Extracted records:
(begin)

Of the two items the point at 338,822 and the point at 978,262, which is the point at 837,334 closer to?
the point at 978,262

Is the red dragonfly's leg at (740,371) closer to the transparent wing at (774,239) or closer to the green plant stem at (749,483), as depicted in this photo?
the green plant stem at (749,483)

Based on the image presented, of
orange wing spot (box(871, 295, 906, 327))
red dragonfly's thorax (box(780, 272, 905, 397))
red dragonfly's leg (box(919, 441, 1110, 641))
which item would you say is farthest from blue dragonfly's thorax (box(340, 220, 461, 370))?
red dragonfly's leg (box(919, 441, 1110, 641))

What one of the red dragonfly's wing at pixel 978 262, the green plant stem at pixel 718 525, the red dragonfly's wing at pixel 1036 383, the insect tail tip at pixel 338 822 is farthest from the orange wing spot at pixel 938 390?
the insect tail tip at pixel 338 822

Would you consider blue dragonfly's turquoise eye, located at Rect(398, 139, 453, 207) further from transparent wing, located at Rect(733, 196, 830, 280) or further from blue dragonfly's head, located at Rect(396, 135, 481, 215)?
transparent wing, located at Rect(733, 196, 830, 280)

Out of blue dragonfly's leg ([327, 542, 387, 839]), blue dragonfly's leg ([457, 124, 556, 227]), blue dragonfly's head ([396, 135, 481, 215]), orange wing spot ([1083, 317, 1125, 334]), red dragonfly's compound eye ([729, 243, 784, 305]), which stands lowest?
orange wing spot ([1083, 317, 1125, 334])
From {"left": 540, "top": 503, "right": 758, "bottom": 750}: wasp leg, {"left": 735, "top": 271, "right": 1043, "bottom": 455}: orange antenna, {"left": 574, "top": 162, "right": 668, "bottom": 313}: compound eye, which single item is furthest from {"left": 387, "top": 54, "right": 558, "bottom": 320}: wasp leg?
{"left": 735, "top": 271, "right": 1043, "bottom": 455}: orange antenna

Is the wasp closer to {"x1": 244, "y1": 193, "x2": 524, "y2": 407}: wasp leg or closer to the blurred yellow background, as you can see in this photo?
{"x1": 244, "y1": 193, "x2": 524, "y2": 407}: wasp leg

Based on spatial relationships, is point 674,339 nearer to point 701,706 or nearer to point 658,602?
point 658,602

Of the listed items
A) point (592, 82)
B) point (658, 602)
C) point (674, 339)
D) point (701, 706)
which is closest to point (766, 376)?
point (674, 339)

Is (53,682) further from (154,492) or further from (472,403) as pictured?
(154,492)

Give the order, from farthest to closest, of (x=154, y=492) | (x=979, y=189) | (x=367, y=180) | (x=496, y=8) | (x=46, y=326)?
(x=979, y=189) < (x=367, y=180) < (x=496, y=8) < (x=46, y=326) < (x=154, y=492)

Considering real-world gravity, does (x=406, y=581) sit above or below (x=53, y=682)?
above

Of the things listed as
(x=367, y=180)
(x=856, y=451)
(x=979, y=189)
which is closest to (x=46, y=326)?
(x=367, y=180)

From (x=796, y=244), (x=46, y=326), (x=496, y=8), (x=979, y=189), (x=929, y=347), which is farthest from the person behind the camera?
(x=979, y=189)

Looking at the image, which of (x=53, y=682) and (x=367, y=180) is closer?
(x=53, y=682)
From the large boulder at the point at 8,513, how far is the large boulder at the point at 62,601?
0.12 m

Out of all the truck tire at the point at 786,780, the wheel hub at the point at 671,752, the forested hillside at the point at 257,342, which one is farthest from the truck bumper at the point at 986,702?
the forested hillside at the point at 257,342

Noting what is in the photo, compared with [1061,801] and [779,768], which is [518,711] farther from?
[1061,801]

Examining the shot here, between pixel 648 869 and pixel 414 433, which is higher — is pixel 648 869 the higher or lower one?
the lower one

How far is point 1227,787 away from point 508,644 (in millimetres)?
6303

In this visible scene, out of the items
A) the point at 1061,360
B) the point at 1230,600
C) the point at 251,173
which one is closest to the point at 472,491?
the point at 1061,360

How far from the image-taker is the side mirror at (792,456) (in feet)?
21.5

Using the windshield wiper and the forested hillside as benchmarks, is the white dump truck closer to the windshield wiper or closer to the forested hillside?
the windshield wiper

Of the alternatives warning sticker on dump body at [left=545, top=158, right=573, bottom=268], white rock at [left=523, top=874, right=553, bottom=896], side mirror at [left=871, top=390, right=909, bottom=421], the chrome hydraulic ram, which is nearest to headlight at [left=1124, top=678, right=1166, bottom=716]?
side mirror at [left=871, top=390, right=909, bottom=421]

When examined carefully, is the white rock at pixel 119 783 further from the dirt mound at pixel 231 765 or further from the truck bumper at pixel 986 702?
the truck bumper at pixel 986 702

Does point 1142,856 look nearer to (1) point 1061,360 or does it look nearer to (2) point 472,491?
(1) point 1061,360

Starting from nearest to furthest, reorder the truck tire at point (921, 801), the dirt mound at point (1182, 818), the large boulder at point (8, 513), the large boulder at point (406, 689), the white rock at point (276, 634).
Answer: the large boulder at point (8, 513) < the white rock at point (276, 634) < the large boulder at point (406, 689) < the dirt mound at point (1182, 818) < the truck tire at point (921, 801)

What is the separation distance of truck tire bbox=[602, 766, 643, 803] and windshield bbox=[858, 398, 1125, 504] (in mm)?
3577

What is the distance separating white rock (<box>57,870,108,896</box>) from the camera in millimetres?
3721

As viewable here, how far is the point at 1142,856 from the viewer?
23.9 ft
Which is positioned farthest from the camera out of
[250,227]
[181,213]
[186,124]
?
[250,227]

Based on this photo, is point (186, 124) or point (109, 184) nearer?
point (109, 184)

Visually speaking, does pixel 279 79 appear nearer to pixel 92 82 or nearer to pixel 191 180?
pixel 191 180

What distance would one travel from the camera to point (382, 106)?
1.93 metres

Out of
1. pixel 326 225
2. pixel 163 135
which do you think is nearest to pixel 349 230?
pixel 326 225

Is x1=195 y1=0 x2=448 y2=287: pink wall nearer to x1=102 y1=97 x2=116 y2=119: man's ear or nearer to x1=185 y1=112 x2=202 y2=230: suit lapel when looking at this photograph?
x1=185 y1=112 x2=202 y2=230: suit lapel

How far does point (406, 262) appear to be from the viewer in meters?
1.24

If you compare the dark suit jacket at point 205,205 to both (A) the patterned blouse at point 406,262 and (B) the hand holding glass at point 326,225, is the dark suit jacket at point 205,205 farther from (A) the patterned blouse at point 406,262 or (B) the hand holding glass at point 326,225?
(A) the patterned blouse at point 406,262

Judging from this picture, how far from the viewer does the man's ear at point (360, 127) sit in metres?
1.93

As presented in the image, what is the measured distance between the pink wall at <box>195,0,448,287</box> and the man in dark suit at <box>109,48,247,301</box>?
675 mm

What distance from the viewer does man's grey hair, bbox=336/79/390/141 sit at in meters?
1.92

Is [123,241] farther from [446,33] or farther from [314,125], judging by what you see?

(end)

Job: Which lines in the entries contain the string "above"? Copy each of those lines out in full.

Final answer:
Considering real-world gravity, does (x=406, y=581) sit above or below (x=53, y=682)?
above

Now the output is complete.